La Turquie a arrêté mercredi le maire d'Istanbul, Ekrem Imamoglu, accusé notamment de corruption et d'aide à un groupe terroriste, une mesure que son parti d'opposition a critiquée comme une « tentative de coup d'État contre le nouveau président ».
En tant que figure de proue du Parti républicain du peuple (CHP), parti d'opposition, Imamoglu a longtemps été considéré comme le rival le plus redoutable du président Recep Tayyip Erdogan.
Son attrait au-delà de la base traditionnelle et laïque de son parti l'a propulsé plus profondément sur la scène nationale, faisant de lui un adversaire compétitif que le CHP était censé désigner comme candidat à la présidence lors des prochaines élections.
L'arrestation de mercredi, ainsi que les accusations de gestion d'une organisation criminelle, de corruption et de manipulation d'appels d'offres, intensifient une confrontation politique qui pourrait façonner l'avenir de la Turquie.
Malgré ses problèmes juridiques, Imamoglu a juré de continuer à se battre.
"Je n'abandonnerai pas", a-t-il déclaré dans un message vidéo sur X.
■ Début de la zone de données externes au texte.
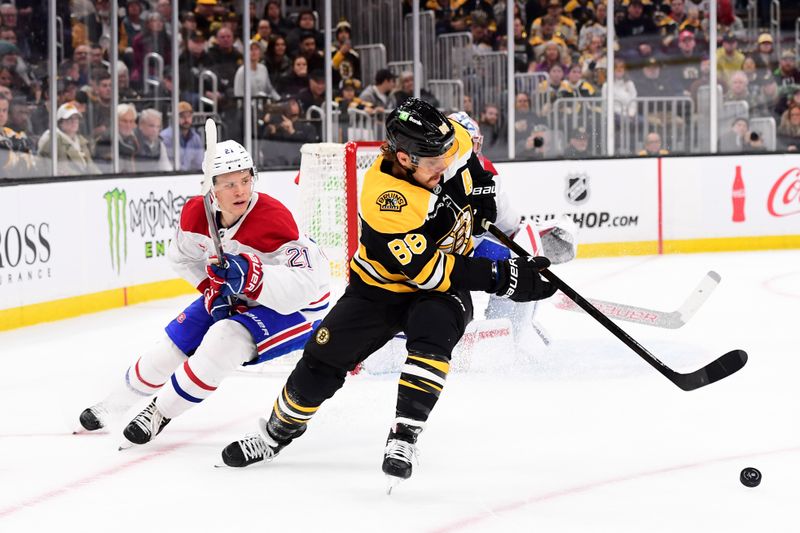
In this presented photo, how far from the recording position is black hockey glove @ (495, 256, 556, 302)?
317 cm

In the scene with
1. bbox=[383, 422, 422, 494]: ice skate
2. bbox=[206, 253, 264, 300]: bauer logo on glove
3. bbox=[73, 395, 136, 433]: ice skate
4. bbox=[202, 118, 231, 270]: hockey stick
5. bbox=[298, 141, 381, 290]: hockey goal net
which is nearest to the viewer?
bbox=[383, 422, 422, 494]: ice skate

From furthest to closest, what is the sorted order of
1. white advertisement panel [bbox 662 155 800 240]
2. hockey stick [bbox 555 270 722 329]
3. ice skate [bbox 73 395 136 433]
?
white advertisement panel [bbox 662 155 800 240], hockey stick [bbox 555 270 722 329], ice skate [bbox 73 395 136 433]

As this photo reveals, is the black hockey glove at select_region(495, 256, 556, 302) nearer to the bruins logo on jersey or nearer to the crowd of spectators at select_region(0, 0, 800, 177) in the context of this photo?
the bruins logo on jersey

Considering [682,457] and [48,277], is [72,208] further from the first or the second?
[682,457]

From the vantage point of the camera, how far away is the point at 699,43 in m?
9.64

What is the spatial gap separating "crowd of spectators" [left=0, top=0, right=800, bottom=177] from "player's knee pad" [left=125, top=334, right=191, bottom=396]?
10.6ft

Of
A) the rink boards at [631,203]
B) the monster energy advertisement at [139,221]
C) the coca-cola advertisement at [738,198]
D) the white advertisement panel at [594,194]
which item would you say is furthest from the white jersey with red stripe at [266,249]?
the coca-cola advertisement at [738,198]

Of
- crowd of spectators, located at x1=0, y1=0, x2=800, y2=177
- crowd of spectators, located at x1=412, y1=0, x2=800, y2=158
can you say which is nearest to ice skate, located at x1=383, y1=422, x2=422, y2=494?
crowd of spectators, located at x1=0, y1=0, x2=800, y2=177

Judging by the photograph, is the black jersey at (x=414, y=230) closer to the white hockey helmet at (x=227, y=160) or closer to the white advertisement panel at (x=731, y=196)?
the white hockey helmet at (x=227, y=160)

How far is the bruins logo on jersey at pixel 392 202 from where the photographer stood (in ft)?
10.1

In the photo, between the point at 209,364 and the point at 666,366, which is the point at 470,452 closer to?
the point at 666,366

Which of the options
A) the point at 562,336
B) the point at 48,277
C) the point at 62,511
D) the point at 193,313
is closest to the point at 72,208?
the point at 48,277

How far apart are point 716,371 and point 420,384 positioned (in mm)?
858

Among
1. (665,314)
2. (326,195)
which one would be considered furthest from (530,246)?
(326,195)
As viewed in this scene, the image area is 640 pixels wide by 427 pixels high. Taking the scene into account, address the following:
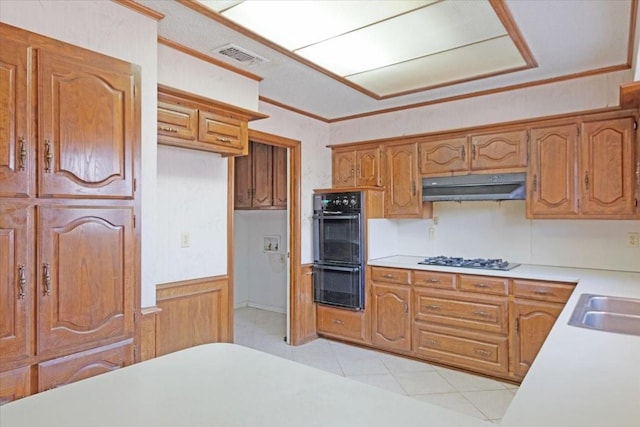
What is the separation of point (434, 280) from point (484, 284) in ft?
1.41

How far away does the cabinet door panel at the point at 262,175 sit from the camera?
4938mm

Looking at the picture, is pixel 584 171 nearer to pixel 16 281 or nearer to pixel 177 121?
pixel 177 121

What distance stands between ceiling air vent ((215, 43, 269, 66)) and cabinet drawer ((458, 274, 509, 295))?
2.38m

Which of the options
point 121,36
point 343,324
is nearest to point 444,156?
point 343,324

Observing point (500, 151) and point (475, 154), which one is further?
point (475, 154)

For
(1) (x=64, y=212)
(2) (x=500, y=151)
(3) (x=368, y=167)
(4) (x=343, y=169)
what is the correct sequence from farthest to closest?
(4) (x=343, y=169) → (3) (x=368, y=167) → (2) (x=500, y=151) → (1) (x=64, y=212)

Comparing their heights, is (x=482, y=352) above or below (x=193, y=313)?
below

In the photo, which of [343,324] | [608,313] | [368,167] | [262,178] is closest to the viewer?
[608,313]

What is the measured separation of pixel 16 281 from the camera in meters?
1.59

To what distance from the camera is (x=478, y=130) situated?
3.59 m

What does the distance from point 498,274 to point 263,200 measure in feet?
9.51

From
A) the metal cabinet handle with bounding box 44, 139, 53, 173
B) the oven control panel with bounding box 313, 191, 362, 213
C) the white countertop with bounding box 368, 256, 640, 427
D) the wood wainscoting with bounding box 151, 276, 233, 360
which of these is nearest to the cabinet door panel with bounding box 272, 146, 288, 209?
the oven control panel with bounding box 313, 191, 362, 213

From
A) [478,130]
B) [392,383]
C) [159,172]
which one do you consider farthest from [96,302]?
[478,130]

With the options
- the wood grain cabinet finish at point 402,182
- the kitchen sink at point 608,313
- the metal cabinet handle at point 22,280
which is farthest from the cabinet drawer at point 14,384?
the wood grain cabinet finish at point 402,182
L’ascension politique d’Imamoglu a établi des parallèles avec la trajectoire d’Erdogan, car tous deux ont dirigé Istanbul et se sont heurtés à des obstacles juridiques qui ont menacé leur avenir politique.
Né en 1971 dans la province de Trabzon, au bord de la mer Noire, Imamoglu a étudié l'administration des affaires à l'Université d'Istanbul avant de rejoindre l'entreprise de construction de sa famille.
Il a rejoint le CHP en 2008 et est devenu maire du district de Beylikduzu à Istanbul en 2014.
En 2019, il a infligé au parti au pouvoir, l'AKP (Akrınız), sa plus grande défaite depuis deux décennies, remportant la course à la mairie d'Istanbul non pas une, mais deux fois.
Un tribunal avait annulé sa première victoire, lui permettant de remporter les nouvelles élections avec une marge encore plus grande. Et en 2024, il a obtenu sa réélection malgré une alliance d’opposition fracturée.
Imamoglu a décrit ses combats politiques comme un combat pour la démocratie.
« Il s’agit de bien plus que d’élections municipales », avait-il déclaré l’année dernière.
Imamoglu a dû faire face à des difficultés juridiques tout au long de sa carrière, étant condamné en 2022 à deux ans et demi de prison pour avoir insulté des fonctionnaires, bien qu'une cour d'appel n'ait pas encore statué sur la question.
Dans une autre affaire l’année dernière, il a été accusé de manipulation d’appels d’offres. Ses partisans voient ces accusations comme des tentatives politiquement motivées visant à lui nuire, une affirmation que Erdogan et l'AKP nient.
Les dernières accusations sont les plus graves. Le parquet d'Istanbul a déclaré que 100 personnes, dont des journalistes et des hommes d'affaires, sont soupçonnées d'être impliquées dans des appels d'offres municipaux corrompus.
Dans une autre enquête, Imamoglu et six autres personnes sont accusés d'avoir aidé le Parti des travailleurs du Kurdistan (PKK), considéré comme une organisation terroriste par la Turquie et ses alliés occidentaux.
Pour ajouter à la pression, l'Université d'Istanbul a révoqué le diplôme d'Imamoglu cette semaine. Si la décision est confirmée par un tribunal, elle pourrait l’empêcher de se présenter à l’élection présidentielle de 2028.
Toutefois, si Erdogan a l’intention de se représenter, les élections pourraient avoir lieu plus tôt, selon les analystes.
Sa rivalité avec Erdogan remonte à des décennies, dans un environnement bien différent. Au milieu des années 1990, après qu'Erdogan soit devenu maire, il a visité un restaurant de boulettes de viande qu'Imamoglu dirigeait dans le quartier de Gungoren à Istanbul.
« Je l’attendais », se souvient un jour Imamoglu. « Il a mangé des boulettes de viande dans mon restaurant. Je n'ai pas pris son argent. Il ne paiera pas cette facture de toute sa vie », a-t-il ajouté.